Copy out the text lines of every entry exactly as they appear, leaving the pictures out of your answer.

Data taken from a collection:

---

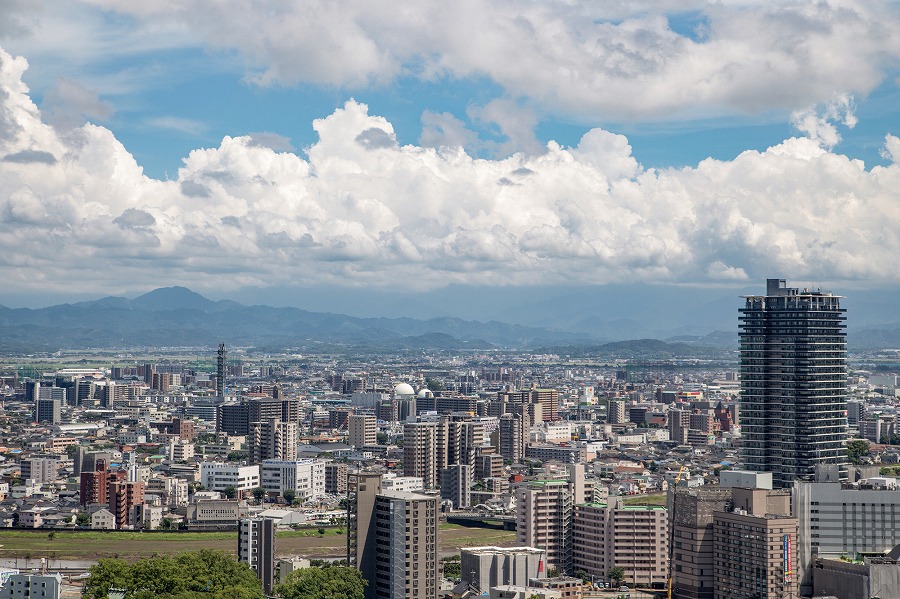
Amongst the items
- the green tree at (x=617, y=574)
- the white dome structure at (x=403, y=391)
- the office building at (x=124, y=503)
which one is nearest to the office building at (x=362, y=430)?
the white dome structure at (x=403, y=391)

---

RESULT:
Amongst the items
- the green tree at (x=617, y=574)
- the white dome structure at (x=403, y=391)
- the office building at (x=124, y=503)
which one is nearest to the office building at (x=362, y=430)?
the white dome structure at (x=403, y=391)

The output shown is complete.